▶ [Exercise details]: Gather every line in the listing that contains the word "highest". Capitalization must match.

▶ [Source data]:
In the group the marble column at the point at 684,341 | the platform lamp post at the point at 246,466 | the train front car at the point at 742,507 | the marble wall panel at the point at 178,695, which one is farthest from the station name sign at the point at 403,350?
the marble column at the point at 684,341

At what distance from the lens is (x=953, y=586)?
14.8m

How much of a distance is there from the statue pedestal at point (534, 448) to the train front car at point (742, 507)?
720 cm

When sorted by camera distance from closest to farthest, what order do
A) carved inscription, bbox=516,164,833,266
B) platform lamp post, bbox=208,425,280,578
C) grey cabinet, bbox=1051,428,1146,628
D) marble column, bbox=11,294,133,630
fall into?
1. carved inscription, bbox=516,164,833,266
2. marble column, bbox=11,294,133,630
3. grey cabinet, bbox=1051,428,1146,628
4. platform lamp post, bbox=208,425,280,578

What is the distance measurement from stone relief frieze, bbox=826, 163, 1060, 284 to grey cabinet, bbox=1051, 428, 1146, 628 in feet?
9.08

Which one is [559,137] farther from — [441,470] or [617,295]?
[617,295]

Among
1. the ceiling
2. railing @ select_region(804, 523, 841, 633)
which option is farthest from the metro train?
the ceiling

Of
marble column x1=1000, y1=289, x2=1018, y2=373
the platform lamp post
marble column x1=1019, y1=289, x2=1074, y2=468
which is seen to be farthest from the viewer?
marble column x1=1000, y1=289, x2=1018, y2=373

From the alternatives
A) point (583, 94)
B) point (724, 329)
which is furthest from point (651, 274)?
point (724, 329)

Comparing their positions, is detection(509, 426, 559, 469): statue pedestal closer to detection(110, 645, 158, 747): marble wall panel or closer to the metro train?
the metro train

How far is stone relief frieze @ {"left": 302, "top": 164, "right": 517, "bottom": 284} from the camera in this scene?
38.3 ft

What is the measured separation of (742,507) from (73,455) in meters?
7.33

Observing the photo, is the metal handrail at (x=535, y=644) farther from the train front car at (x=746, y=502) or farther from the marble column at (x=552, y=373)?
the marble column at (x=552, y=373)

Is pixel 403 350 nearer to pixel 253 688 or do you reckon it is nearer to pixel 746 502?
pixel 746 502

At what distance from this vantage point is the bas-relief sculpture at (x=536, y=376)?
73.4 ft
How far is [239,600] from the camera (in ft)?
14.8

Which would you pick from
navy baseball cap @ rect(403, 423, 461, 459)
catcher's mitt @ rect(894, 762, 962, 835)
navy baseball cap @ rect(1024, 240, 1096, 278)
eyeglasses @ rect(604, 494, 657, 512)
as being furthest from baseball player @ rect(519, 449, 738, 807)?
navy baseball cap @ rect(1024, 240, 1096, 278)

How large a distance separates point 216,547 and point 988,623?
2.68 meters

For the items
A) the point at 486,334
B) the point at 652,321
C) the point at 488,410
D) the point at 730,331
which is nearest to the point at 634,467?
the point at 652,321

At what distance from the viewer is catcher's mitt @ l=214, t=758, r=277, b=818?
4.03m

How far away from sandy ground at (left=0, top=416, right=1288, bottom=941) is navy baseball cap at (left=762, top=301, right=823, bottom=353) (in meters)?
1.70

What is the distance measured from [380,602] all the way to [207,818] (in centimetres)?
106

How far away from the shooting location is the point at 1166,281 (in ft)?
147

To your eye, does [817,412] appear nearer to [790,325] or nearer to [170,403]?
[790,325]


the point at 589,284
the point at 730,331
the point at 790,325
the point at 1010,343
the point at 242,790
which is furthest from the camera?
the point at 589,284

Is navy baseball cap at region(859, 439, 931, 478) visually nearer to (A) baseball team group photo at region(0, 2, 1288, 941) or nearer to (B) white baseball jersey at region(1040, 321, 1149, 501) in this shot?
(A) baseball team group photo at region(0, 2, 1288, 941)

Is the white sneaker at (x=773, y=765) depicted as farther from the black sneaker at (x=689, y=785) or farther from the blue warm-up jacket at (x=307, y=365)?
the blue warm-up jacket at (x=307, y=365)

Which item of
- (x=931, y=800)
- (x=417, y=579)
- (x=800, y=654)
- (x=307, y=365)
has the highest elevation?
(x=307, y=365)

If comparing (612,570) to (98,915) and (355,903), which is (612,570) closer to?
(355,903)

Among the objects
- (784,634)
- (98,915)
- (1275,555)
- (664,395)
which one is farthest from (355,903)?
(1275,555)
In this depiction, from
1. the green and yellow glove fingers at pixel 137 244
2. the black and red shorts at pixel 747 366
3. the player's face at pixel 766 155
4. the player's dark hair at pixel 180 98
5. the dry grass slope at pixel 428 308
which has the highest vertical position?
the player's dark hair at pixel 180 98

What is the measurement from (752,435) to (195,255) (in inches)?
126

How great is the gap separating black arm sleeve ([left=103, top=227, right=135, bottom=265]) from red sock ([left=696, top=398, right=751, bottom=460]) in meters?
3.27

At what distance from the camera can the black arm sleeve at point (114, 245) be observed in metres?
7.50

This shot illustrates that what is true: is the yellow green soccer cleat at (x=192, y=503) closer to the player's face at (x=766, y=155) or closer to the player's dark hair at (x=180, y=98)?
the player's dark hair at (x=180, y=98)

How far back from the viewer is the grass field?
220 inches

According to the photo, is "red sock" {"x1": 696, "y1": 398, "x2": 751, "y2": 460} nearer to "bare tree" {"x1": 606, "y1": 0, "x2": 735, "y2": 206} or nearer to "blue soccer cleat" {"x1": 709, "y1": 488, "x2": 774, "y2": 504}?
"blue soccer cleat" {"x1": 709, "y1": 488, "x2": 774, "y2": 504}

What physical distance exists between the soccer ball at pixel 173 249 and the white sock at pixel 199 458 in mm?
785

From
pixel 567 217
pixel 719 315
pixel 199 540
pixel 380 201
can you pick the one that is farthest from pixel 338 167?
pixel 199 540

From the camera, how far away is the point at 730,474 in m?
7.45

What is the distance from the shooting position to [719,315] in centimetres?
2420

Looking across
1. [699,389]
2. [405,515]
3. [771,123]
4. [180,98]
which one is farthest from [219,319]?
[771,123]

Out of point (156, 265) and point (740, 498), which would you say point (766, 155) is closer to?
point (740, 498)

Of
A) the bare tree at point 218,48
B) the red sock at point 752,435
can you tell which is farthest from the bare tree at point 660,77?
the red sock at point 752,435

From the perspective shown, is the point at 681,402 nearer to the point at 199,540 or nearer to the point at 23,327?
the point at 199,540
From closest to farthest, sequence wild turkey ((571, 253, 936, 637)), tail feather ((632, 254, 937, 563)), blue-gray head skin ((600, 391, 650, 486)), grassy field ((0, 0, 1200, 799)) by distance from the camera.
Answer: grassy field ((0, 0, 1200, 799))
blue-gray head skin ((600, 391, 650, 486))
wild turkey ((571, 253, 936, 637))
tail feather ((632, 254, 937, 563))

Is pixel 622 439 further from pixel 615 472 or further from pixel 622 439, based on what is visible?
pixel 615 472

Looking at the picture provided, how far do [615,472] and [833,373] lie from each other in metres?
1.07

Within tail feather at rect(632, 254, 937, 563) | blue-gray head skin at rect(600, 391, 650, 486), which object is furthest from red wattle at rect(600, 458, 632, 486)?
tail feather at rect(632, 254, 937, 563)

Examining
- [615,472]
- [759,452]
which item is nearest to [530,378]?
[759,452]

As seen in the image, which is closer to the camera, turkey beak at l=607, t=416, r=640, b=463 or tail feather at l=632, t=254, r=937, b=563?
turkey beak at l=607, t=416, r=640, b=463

▶ [Final result]:
has the highest elevation?
which has the highest vertical position?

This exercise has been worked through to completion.